Elle s’appelait Charlotte Salomon, gazée en octobre 1943
dès son arrivée à Auschwitz. Elle était enceinte, elle n’avait que vingt-six
ans. Elle ne demandait qu’à peindre,
« devant certains tableaux, son cœur bat comme pour un amour. » Elle
ne demandait qu’à être heureuse, mais ça, ce n’était pas gagné, sa famille
était ravagée par une épidémie de suicides. Autant de morts, dont celui de sa
mère, qu’on cachait à Charlotte. Elle sentait bien que quelque chose n’allait
pas, cette mélancolie qui habitait sa grand-mère, sa difficulté à elle à
s’ouvrir aux autres, elle qui peut « sourire et souffrir en même
temps ».
Adolescente, elle fait deux rencontres
déterminantes : Paula, sa nouvelle belle-mère, une célèbre cantatrice qui
l’aide à oser aller de l’avant. Et, surtout, Alfred Wolfsohn, le professeur de
chant de Paula, un oiseau déglingué mais pétri de talent, qui deviendra son
mentor, son tourment amoureux, son obsession.

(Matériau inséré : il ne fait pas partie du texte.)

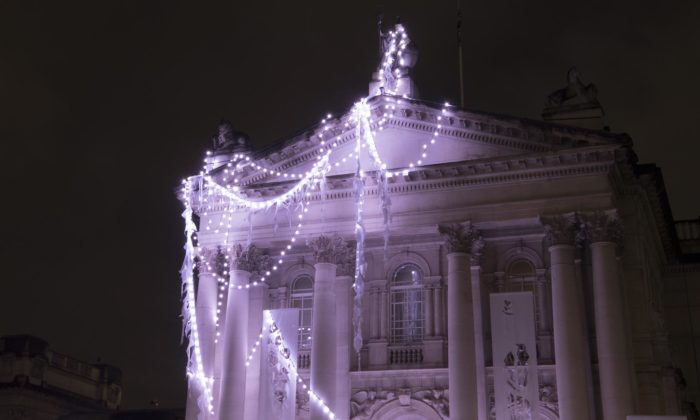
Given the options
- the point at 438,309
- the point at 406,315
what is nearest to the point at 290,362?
the point at 406,315

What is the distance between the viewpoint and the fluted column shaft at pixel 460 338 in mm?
24312

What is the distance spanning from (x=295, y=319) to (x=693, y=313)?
54.3 ft

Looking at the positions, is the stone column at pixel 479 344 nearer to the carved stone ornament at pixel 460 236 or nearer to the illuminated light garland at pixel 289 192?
the carved stone ornament at pixel 460 236

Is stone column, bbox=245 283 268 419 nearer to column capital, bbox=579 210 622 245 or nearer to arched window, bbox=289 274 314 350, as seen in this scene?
arched window, bbox=289 274 314 350

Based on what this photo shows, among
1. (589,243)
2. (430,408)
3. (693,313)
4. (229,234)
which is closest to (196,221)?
(229,234)

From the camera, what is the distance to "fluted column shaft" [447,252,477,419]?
2431 cm

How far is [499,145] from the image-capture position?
26.4m

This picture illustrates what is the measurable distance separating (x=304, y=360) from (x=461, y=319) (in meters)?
5.92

Charlotte voudrait dessiner et aimer, et que rien d’autre
ne compte. Mais elle est juive, elle et les siens n’ont bientôt plus le droit
de rien dans l’Allemagne nazie. Son père ne peut plus exercer la médecine,
Paula ne peut plus se produire, Charlotte remporte le concours – anonyme – de
fin d’année aux Beaux-Arts… mais on ne lui décerne pas le prix, impossible, une
juive ne peut pas être la meilleure. Le désastre s’accélère : son père est
interné pendant quelques mois, il revient détruit. La famille décide d’éloigner
Charlotte dans le sud de la France, à Villefranche-sur-Mer, là où les grands-parents
sont déjà à l’abri, croit-on. La grand-mère meurt, le grand-père et Charlotte
sont internés dans un camp (français !), puis miraculeusement libérés. De
retour à Villefranche, Charlotte a peut-être le pressentiment de la fin et se
met à peindre en quelques mois des centaines de dessins et de gouaches, une
autobiographie unique dans son genre qu’elle intitule « Leben ? Oder
Theater ? ». Une œuvre qu’elle aura le temps de confier à un ami,
avant qu’elle ne soit raflée en compagnie de son nouveau compagnon par les
sbires de l’immonde Aloïs Brunner. Direction Drancy. On connaît la suite…
Depuis des années, David Foenkinos était attiré par
l’Allemagne, sans vraiment savoir pourquoi. Jusqu’à tomber par hasard sur
l’œuvre de Charlotte Salomon. « Tout était là. Dans un éclat de couleurs
vives. » Il n’a cessé d’essayer d’écrire le livre de cette vie. Mais il
n’y arrivait pas. « Impossible d’avancer. C’était une sensation physique,
une oppression. J’éprouvais la nécessité d’aller à la ligne pour
respirer. »
Alors ? « Alors, j’ai compris qu’il fallait
l’écrire ainsi. » Un roman en vers libres. Une forme originale, qui peut
susciter l’embarras (peut-on traiter de la Shoah en usant d’un exercice de
style ?), qui agace à certains moments (quand l’auteur nous raconte son
enquête, et quelques anecdotes superflues). Mais qui, au final, emporte
l’adhésion par le culot de l’entreprise, la pudeur élégante des mots choisis,
par la fascination émue, fiévreuse de l’auteur pour son sujet. Que le lecteur
partage. Chaque roman devrait rendre justice à une voix perdue. C’est ici chose
faite.
LIRE
« Charlotte », David Foenkinos, éd. Gallimard, 224 p., 18,50 €.